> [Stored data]
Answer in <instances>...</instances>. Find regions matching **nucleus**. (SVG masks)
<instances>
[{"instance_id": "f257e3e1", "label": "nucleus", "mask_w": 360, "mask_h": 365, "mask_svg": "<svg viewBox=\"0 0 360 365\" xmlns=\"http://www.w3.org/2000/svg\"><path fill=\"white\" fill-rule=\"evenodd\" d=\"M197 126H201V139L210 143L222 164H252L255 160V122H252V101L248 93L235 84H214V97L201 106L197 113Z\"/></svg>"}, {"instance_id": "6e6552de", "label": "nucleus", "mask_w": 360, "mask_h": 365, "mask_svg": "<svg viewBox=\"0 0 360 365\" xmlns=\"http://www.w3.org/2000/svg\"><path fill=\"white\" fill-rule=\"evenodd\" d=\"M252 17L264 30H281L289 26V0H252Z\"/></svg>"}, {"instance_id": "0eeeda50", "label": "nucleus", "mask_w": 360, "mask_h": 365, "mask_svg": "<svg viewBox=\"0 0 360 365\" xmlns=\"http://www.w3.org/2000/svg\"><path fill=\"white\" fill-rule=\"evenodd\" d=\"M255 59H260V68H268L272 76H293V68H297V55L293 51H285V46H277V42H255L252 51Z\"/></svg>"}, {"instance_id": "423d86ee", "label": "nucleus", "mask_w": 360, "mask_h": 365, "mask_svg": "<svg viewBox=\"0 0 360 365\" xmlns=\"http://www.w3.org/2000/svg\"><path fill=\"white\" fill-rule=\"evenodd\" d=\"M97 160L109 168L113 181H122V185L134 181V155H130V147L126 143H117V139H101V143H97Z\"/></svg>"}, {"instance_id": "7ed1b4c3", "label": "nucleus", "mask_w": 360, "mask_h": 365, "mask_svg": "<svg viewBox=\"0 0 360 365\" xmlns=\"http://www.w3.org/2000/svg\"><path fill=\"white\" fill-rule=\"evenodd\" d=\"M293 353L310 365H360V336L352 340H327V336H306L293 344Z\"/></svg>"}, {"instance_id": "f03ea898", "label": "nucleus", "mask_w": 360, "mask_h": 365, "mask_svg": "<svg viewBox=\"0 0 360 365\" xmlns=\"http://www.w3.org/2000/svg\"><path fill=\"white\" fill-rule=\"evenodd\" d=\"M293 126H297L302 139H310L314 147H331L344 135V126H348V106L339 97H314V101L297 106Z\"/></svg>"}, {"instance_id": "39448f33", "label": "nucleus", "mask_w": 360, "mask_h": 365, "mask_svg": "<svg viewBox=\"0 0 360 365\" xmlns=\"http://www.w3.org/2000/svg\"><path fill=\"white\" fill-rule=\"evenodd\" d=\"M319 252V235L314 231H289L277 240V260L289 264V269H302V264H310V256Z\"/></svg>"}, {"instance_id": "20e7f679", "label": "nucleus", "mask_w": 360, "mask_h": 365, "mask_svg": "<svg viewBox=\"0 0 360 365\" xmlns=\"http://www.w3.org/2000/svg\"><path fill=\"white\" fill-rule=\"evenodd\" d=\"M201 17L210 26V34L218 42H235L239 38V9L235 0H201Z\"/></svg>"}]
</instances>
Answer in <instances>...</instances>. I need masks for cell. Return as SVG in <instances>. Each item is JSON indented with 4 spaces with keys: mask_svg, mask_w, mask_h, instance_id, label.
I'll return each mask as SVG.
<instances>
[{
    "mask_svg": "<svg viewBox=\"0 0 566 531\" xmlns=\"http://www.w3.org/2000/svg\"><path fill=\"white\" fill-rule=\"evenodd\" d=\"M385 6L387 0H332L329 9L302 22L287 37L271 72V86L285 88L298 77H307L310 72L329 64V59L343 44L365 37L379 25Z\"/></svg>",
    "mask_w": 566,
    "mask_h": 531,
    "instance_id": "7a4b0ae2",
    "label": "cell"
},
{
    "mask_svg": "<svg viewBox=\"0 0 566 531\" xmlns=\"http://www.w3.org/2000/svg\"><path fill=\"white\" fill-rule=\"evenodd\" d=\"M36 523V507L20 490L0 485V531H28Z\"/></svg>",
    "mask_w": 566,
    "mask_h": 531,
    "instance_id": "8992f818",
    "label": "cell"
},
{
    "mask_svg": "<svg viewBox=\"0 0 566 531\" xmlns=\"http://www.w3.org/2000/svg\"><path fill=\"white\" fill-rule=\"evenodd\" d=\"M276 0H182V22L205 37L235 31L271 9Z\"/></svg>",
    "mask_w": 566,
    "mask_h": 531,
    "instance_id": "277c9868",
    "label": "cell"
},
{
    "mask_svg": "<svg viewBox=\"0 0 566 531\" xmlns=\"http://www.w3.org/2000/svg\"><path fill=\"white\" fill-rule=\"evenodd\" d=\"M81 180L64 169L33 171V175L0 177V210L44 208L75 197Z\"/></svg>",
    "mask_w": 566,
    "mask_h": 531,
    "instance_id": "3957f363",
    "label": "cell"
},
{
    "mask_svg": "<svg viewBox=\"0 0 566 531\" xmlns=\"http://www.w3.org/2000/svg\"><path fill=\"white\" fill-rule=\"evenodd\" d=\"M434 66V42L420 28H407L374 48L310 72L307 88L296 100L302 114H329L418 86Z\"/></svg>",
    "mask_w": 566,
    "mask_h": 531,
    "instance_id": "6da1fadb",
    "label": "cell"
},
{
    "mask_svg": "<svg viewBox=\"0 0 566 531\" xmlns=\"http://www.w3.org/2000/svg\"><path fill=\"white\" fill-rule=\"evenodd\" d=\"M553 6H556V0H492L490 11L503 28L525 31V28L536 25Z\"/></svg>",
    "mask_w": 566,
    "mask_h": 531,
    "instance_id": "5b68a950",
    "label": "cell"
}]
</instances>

> [SHORT PROBLEM]
Locate each line in the entries above that contains the string "masks". Copy every such line in full.

> [COMPLETE OUTPUT]
Answer in <instances>...</instances>. Find regions matching **nucleus**. (SVG masks)
Answer in <instances>...</instances>. I need masks for cell. Return as SVG in <instances>. Each item is JSON indented with 4 spaces with keys: mask_svg, mask_w, mask_h, instance_id, label.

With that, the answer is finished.